Then just create the right auth configuration in pg_hba.conf on einstein and everything should be good.

LDAP Configuration (Legacy)

This is not actually how we’re configuring gitlab anymore, and the syntax itself was deprecated, but here is a block of /etc/gitlab/gitlab.rb for legacy purposes

# LDAP configuration.
gitlab_rails['ldap_enabled'] = true
gitlab_rails['ldap_host'] = 'ldap.acm.jhu.edu'
gitlab_rails['ldap_port'] = 389
gitlab_rails['ldap_uid'] = 'uid'
gitlab_rails['ldap_method'] = 'plain' # 'ssl' or 'plain'
gitlab_rails['ldap_bind_dn'] = 'uid=query user,ou=People,dc=acm,dc=jhu,dc=edu'
gitlab_rails['ldap_password'] = ''
gitlab_rails['ldap_allow_username_or_email_login'] = true
gitlab_rails['ldap_base'] = 'ou=People,dc=acm,dc=jhu,dc=edu'

Run gitlab-ctl reconfigure And if gitlab’s LDAP implementation was sane, we’d be done.

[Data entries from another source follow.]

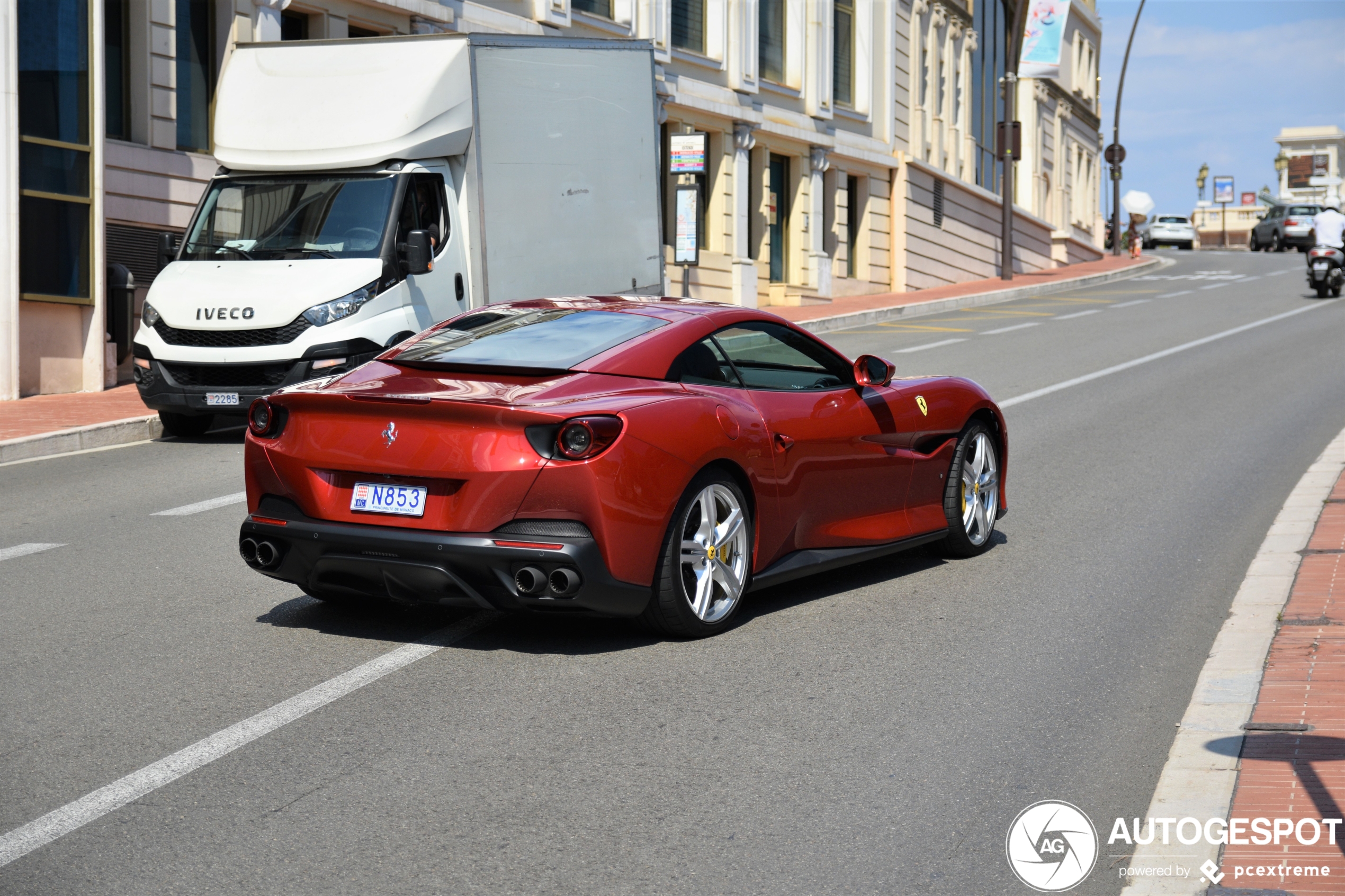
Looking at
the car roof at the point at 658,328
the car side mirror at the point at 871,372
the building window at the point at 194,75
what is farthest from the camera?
the building window at the point at 194,75

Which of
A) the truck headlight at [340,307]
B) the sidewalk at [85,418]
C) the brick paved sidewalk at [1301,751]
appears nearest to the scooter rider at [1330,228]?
the sidewalk at [85,418]

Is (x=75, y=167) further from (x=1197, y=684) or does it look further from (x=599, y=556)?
(x=1197, y=684)

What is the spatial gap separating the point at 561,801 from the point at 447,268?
987 cm

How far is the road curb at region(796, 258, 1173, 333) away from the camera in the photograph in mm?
27891

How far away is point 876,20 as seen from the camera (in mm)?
41156

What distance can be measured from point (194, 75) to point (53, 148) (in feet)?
15.3

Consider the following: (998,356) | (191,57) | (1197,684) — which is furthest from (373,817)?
(191,57)

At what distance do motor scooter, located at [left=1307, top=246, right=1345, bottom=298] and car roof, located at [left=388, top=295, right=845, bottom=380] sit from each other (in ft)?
86.3

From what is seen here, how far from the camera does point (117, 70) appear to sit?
19.3 metres

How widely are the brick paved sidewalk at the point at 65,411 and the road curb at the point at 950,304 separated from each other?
981 cm

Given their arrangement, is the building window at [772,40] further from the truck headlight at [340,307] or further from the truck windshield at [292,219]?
the truck headlight at [340,307]

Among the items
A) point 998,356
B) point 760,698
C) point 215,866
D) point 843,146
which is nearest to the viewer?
point 215,866

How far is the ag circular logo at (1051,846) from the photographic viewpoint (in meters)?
3.98

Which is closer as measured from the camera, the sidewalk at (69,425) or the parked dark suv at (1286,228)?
the sidewalk at (69,425)
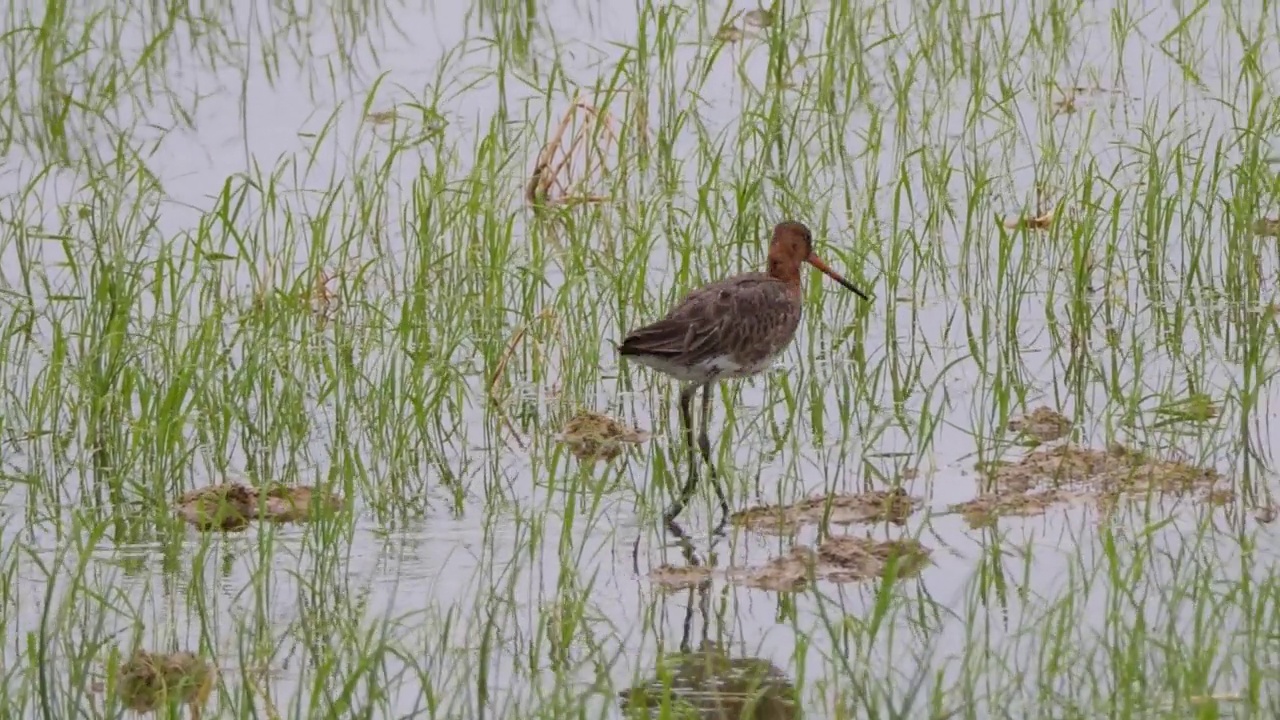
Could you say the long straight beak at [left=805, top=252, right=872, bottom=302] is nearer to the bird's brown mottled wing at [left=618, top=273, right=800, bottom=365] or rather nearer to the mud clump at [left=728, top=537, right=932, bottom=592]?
the bird's brown mottled wing at [left=618, top=273, right=800, bottom=365]

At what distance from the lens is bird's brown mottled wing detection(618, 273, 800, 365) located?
7484 millimetres

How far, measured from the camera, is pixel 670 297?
8477 mm

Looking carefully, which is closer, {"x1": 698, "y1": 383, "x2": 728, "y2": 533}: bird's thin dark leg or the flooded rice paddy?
the flooded rice paddy

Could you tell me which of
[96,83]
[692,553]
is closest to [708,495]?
[692,553]

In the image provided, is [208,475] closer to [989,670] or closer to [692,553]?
Answer: [692,553]

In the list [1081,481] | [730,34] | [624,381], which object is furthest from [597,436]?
[730,34]

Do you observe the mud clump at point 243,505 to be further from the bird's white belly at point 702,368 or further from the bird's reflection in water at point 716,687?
the bird's reflection in water at point 716,687

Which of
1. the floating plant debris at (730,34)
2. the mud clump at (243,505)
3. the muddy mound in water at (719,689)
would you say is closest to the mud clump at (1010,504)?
the muddy mound in water at (719,689)

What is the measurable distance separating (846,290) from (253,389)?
89.8 inches

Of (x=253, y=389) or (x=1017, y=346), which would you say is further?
(x=1017, y=346)

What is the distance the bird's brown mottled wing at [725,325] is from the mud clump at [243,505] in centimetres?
110

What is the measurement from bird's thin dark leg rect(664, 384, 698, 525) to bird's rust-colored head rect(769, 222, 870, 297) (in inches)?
25.7

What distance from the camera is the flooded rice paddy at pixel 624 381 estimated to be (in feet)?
18.5

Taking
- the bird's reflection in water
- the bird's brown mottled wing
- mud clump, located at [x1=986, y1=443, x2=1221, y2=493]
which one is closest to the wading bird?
the bird's brown mottled wing
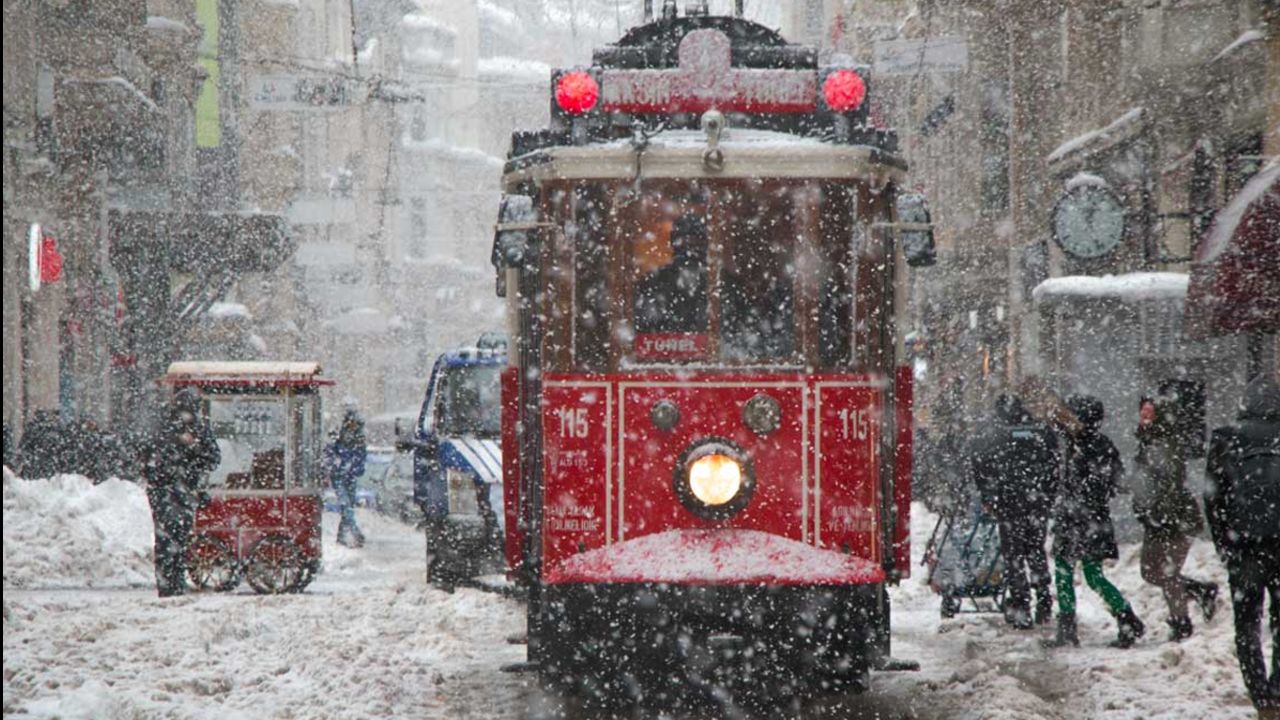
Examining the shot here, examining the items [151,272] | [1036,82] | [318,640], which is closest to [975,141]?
[1036,82]

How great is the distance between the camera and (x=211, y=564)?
15.6 meters

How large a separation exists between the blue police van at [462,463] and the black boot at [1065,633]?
539 cm

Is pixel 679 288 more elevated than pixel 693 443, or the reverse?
pixel 679 288

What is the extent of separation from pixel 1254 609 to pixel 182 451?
9263mm

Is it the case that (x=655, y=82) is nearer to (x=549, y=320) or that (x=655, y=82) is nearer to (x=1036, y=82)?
(x=549, y=320)

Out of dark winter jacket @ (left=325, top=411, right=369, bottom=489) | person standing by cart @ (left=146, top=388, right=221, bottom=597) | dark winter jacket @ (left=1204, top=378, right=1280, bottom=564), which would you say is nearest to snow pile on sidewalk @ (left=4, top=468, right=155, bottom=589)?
person standing by cart @ (left=146, top=388, right=221, bottom=597)

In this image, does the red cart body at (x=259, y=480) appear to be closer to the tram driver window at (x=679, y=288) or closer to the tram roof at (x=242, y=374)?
the tram roof at (x=242, y=374)

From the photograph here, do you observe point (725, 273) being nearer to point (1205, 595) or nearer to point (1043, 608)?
point (1205, 595)

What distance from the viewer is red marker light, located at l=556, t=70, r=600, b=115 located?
360 inches

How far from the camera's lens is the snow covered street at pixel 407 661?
903 cm

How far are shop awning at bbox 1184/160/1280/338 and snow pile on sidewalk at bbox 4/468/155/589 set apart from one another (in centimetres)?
1072

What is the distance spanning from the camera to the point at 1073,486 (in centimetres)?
1193

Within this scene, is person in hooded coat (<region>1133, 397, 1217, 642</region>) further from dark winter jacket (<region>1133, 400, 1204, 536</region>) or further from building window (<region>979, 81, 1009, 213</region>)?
building window (<region>979, 81, 1009, 213</region>)

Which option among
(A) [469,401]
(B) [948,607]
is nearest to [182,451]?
(A) [469,401]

Unfortunately, gitlab’s LDAP configuration is not sane. It thinks email is the primary attribute for users, not emails, which means that users using LDAP cannot change their emails... because that would allow them to impersonate any other user. Also, we would need to create an bind DN for gitlab to connect to.

Instead, we’ve opted to use Kerberos authentication for now using a custom omniauth provider, despite potential drawbacks. This is a temporary fix and should hopefully be dealt with later. I am not, however, sure how we would be able to merge the kerberos accounts with LDAP accounts.

AFS Repositories

In order to get gitlab to store its repositories in AFS, you need to first create a principal (we use host/git.vm.acm.jhu.edu@ACM.JHU.EDU and rcmd.git for Kerberos and AFS respectively) and land its keytab on the gitlab server. Having done so, we then need to make sure that gitlab runs with AFS tokens for that principal and ensure that whatever storage in AFS (we use /afs/acm.jhu.edu/service/gitlab/git-data) is able to be read and write by that principal.

gitlab-kerberize

Since omnibus-gitlab / gitlab-ctl uses runit under the hood to manage services, it was really easy to create another service and land it in /opt/gitlab/sv. Much like the webserver’s configuration for serving up CGI scripts, the run file for this service looks like the following:

#!/bin/sh
exec /opt/gitlab/sv/kerberize/kerberize.sh git

And it invokes the kerberize script (copied from the webserver) that does this:

#!/bin/sh
USR=$1
export AKLOG="su ${USR} -s /bin/sh -c /usr/bin/aklog"
exec k5start -U -t -K 600 -l 12h -k KEYRING:user -f /etc/krb5.keytab

(Note that I named the server “kerberize” but this should probably be stylized as “gitlab-kerberize” if we want to, say, release this).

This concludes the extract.